-- What to work on --
1. List every college baseball program that the coaching biography says Jacob Boss Jr. played for or coached, including his current one.
2. Reproduce the coaching biography's text from "Jacob Boss Jr." down to "Eagles in 2008.".

-- Article --

========================

Jacob Boss Jr. is an American baseball coach and former player, who is the current head baseball coach of the Michigan State Spartans. He played college baseball at Alma College for head coach Bill Klenk from 1990 to 1993. He then served as the head coach of the Eastern Michigan Eagles in 2008.

Early career 
Boss played college baseball at Division III Alma College from 1990–1993.  In the mid-1990s, Boss served as a high school and community college baseball coach before accepting an assistant coaching position at Eastern Michigan prior to the 1997 season.  He left Eastern Michigan after the 2004 season to serve as an assistant at Michigan from 2005–2007.

Head coaching career 
Boss was named the head coach at Eastern Michigan for the 2008 season and spent one year there.  Under Boss, the team lost its first 17 games but went 25–17 for the remainder of the season.  The Eagles won the Mid-American Conference (MAC) Western Division Title and the MAC Tournament, thus qualifying for the NCAA Tournament.

========================

-- Provided material --

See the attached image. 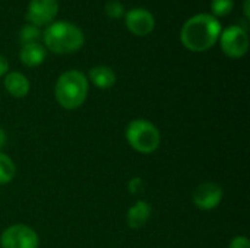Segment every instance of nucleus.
I'll return each instance as SVG.
<instances>
[{"instance_id":"nucleus-1","label":"nucleus","mask_w":250,"mask_h":248,"mask_svg":"<svg viewBox=\"0 0 250 248\" xmlns=\"http://www.w3.org/2000/svg\"><path fill=\"white\" fill-rule=\"evenodd\" d=\"M220 34L221 25L215 16L199 13L186 20L180 32V39L188 50L199 53L209 50L217 42Z\"/></svg>"},{"instance_id":"nucleus-2","label":"nucleus","mask_w":250,"mask_h":248,"mask_svg":"<svg viewBox=\"0 0 250 248\" xmlns=\"http://www.w3.org/2000/svg\"><path fill=\"white\" fill-rule=\"evenodd\" d=\"M45 47L56 54H69L78 51L85 41L79 26L69 22L51 23L42 34Z\"/></svg>"},{"instance_id":"nucleus-3","label":"nucleus","mask_w":250,"mask_h":248,"mask_svg":"<svg viewBox=\"0 0 250 248\" xmlns=\"http://www.w3.org/2000/svg\"><path fill=\"white\" fill-rule=\"evenodd\" d=\"M54 94L57 102L63 108H79L85 102L88 95V80L82 72L67 70L57 79Z\"/></svg>"},{"instance_id":"nucleus-4","label":"nucleus","mask_w":250,"mask_h":248,"mask_svg":"<svg viewBox=\"0 0 250 248\" xmlns=\"http://www.w3.org/2000/svg\"><path fill=\"white\" fill-rule=\"evenodd\" d=\"M126 139L129 145L141 153H152L158 149L161 136L158 129L142 118L133 120L126 129Z\"/></svg>"},{"instance_id":"nucleus-5","label":"nucleus","mask_w":250,"mask_h":248,"mask_svg":"<svg viewBox=\"0 0 250 248\" xmlns=\"http://www.w3.org/2000/svg\"><path fill=\"white\" fill-rule=\"evenodd\" d=\"M220 35H221V48L226 56L231 58H240L248 53L249 35L243 28L233 25L224 29Z\"/></svg>"},{"instance_id":"nucleus-6","label":"nucleus","mask_w":250,"mask_h":248,"mask_svg":"<svg viewBox=\"0 0 250 248\" xmlns=\"http://www.w3.org/2000/svg\"><path fill=\"white\" fill-rule=\"evenodd\" d=\"M0 246L1 248H38V235L26 225H12L1 234Z\"/></svg>"},{"instance_id":"nucleus-7","label":"nucleus","mask_w":250,"mask_h":248,"mask_svg":"<svg viewBox=\"0 0 250 248\" xmlns=\"http://www.w3.org/2000/svg\"><path fill=\"white\" fill-rule=\"evenodd\" d=\"M57 12H59L57 0H31L26 10V19L31 22V25L40 28L51 23L57 16Z\"/></svg>"},{"instance_id":"nucleus-8","label":"nucleus","mask_w":250,"mask_h":248,"mask_svg":"<svg viewBox=\"0 0 250 248\" xmlns=\"http://www.w3.org/2000/svg\"><path fill=\"white\" fill-rule=\"evenodd\" d=\"M223 189L215 183H204L198 186L192 194L193 205L201 210H212L223 200Z\"/></svg>"},{"instance_id":"nucleus-9","label":"nucleus","mask_w":250,"mask_h":248,"mask_svg":"<svg viewBox=\"0 0 250 248\" xmlns=\"http://www.w3.org/2000/svg\"><path fill=\"white\" fill-rule=\"evenodd\" d=\"M126 26L132 34L144 37L154 31L155 19L149 10L142 7H135L126 13Z\"/></svg>"},{"instance_id":"nucleus-10","label":"nucleus","mask_w":250,"mask_h":248,"mask_svg":"<svg viewBox=\"0 0 250 248\" xmlns=\"http://www.w3.org/2000/svg\"><path fill=\"white\" fill-rule=\"evenodd\" d=\"M45 56H47L45 48L38 42L23 44L21 51H19V58H21L22 64H25L26 67L40 66L45 60Z\"/></svg>"},{"instance_id":"nucleus-11","label":"nucleus","mask_w":250,"mask_h":248,"mask_svg":"<svg viewBox=\"0 0 250 248\" xmlns=\"http://www.w3.org/2000/svg\"><path fill=\"white\" fill-rule=\"evenodd\" d=\"M6 91L15 98H23L29 92V80L19 72L7 73L4 77Z\"/></svg>"},{"instance_id":"nucleus-12","label":"nucleus","mask_w":250,"mask_h":248,"mask_svg":"<svg viewBox=\"0 0 250 248\" xmlns=\"http://www.w3.org/2000/svg\"><path fill=\"white\" fill-rule=\"evenodd\" d=\"M151 213H152V209H151L149 203H146V202L135 203L127 212V224H129V227L133 228V229L142 228L149 221Z\"/></svg>"},{"instance_id":"nucleus-13","label":"nucleus","mask_w":250,"mask_h":248,"mask_svg":"<svg viewBox=\"0 0 250 248\" xmlns=\"http://www.w3.org/2000/svg\"><path fill=\"white\" fill-rule=\"evenodd\" d=\"M89 79L97 88L108 89V88L114 86L117 77H116V73L113 72V69H110L107 66H97L89 70Z\"/></svg>"},{"instance_id":"nucleus-14","label":"nucleus","mask_w":250,"mask_h":248,"mask_svg":"<svg viewBox=\"0 0 250 248\" xmlns=\"http://www.w3.org/2000/svg\"><path fill=\"white\" fill-rule=\"evenodd\" d=\"M16 174V167L13 161L0 152V184H7L15 178Z\"/></svg>"},{"instance_id":"nucleus-15","label":"nucleus","mask_w":250,"mask_h":248,"mask_svg":"<svg viewBox=\"0 0 250 248\" xmlns=\"http://www.w3.org/2000/svg\"><path fill=\"white\" fill-rule=\"evenodd\" d=\"M38 38H40V28L35 25H25L19 32V39L22 44L37 42Z\"/></svg>"},{"instance_id":"nucleus-16","label":"nucleus","mask_w":250,"mask_h":248,"mask_svg":"<svg viewBox=\"0 0 250 248\" xmlns=\"http://www.w3.org/2000/svg\"><path fill=\"white\" fill-rule=\"evenodd\" d=\"M233 0H211V10L215 16H226L233 10Z\"/></svg>"},{"instance_id":"nucleus-17","label":"nucleus","mask_w":250,"mask_h":248,"mask_svg":"<svg viewBox=\"0 0 250 248\" xmlns=\"http://www.w3.org/2000/svg\"><path fill=\"white\" fill-rule=\"evenodd\" d=\"M105 15L111 19H119L123 13H125V6L117 1V0H111L105 4Z\"/></svg>"},{"instance_id":"nucleus-18","label":"nucleus","mask_w":250,"mask_h":248,"mask_svg":"<svg viewBox=\"0 0 250 248\" xmlns=\"http://www.w3.org/2000/svg\"><path fill=\"white\" fill-rule=\"evenodd\" d=\"M229 248H250V241L246 237H236Z\"/></svg>"},{"instance_id":"nucleus-19","label":"nucleus","mask_w":250,"mask_h":248,"mask_svg":"<svg viewBox=\"0 0 250 248\" xmlns=\"http://www.w3.org/2000/svg\"><path fill=\"white\" fill-rule=\"evenodd\" d=\"M7 69H9V63H7V60L0 54V77L7 72Z\"/></svg>"},{"instance_id":"nucleus-20","label":"nucleus","mask_w":250,"mask_h":248,"mask_svg":"<svg viewBox=\"0 0 250 248\" xmlns=\"http://www.w3.org/2000/svg\"><path fill=\"white\" fill-rule=\"evenodd\" d=\"M250 0H245V3H243V12H245V18L246 19H249L250 18Z\"/></svg>"},{"instance_id":"nucleus-21","label":"nucleus","mask_w":250,"mask_h":248,"mask_svg":"<svg viewBox=\"0 0 250 248\" xmlns=\"http://www.w3.org/2000/svg\"><path fill=\"white\" fill-rule=\"evenodd\" d=\"M4 145H6V133H4V130L0 127V149H1Z\"/></svg>"}]
</instances>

========================

-- Worked answers --
1. Alma College, Eastern Michigan, Michigan, Michigan State

2.
Jacob Boss Jr. is an American baseball coach and former player, who is the current head baseball coach of the Michigan State Spartans. He played college baseball at Alma College for head coach Bill Klenk from 1990 to 1993. He then served as the head coach of the Eastern Michigan Eagles in 2008.